Il conduttore di Porta A Porta sarà tra gli ospiti di “Oggi è un altro giorno”, dove presenterà il libro “La Grande Tempesta”, edito per Mondadori. La storia tra il giornalista e la magistrata, sarebbe nata per via di una collaborazione professionale, sfociata poi in amore , che li ha visti convolare a nozze nel 1975. I due allargano la famiglia con Federico ed Alessandro, divenuti un giornalista ed un avvocato. Classe 1950, la Iannini è sei anni più giovane del marito. Nata a L’Aquila, si è laureata presso l’Università La Sapienza in Giurisprudenza. Figura nell’albo dei magistrati dal 1977 ed in seguito ha ricoperto gli incarichi di Pretore mandamentale a Spilimbergo dove ha vissuto tre anni, per poi ritornare nella capitale dove è stata Magistrato di sorveglianza della Corte d’Appello di Roma per gli istituti penitenziari di Regina Coeli, Rebibbia Femminile, Rebibbia Reclusione e Civitavecchia.

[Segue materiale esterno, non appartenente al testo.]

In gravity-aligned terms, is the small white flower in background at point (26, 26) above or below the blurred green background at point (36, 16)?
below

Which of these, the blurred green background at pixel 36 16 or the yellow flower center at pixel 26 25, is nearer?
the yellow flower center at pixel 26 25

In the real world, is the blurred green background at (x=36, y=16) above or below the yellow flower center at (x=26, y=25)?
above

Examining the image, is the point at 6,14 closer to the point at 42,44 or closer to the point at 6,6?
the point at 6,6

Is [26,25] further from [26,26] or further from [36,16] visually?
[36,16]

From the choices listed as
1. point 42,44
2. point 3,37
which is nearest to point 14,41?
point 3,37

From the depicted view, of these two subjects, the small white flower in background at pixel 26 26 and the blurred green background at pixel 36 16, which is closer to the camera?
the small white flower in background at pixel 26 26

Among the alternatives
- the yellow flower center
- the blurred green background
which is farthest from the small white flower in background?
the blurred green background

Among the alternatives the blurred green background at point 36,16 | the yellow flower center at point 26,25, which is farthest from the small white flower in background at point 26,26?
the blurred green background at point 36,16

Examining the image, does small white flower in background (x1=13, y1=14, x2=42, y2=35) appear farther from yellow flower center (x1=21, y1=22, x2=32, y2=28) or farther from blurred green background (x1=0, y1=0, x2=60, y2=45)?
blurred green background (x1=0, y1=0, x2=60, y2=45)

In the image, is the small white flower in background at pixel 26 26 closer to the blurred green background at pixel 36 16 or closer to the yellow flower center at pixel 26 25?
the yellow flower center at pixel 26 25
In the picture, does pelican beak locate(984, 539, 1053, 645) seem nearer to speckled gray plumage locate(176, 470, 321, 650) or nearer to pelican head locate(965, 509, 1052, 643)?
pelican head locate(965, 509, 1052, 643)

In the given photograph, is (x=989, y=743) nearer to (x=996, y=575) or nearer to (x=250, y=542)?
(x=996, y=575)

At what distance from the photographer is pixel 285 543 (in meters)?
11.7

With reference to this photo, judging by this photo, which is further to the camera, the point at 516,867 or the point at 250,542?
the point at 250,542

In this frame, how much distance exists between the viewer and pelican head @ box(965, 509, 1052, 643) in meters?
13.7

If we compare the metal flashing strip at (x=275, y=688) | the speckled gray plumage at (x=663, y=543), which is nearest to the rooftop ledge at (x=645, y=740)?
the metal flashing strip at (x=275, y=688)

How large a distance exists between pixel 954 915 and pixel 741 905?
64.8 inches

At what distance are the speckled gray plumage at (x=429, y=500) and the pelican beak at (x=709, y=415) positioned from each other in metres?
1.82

Bruno Vespa, con la moglie Augusta ha avuto due figli

Bruno Vespa e la moglie Augjusta
Bruno Vespa e la moglie Augjusta

Ha tenuto inoltre conferenze per corsi di specializzazione sulla medicina legale, sempre nella capitale ed ha lavorato anche per il Ministero Della Giustizia. Con il marito condivide la grande passione per i vini che hanno portato la coppia ad intraprendere una avventura divenendo produttori vinicoli e gestendo una masseria in Puglia. La Iannini per seguire da vicino l’attività imprenditoriale si è dovuta trasferire in Manduria. In un’intervista al Messaggero il conduttore raccontava:

Il vino ‘Donna Augusta’ non è propriamente un regalo. Direi che è piuttosto un risarcimento. Augusta si è molto impegnata per la masseria. Si è trasferita in Puglia, a Manduria, per seguire i lavori. E poi, in tutti questi anni, aveva scelto i nomi dei vini, ‘Raccontami’, ‘Noi tre’ dedicato a me e ai nostri figli, Alessandro e Federico, c’è persino un passito che porta il nome del nostro cane, ‘Zoe’. Per lei niente. Non era giusto”.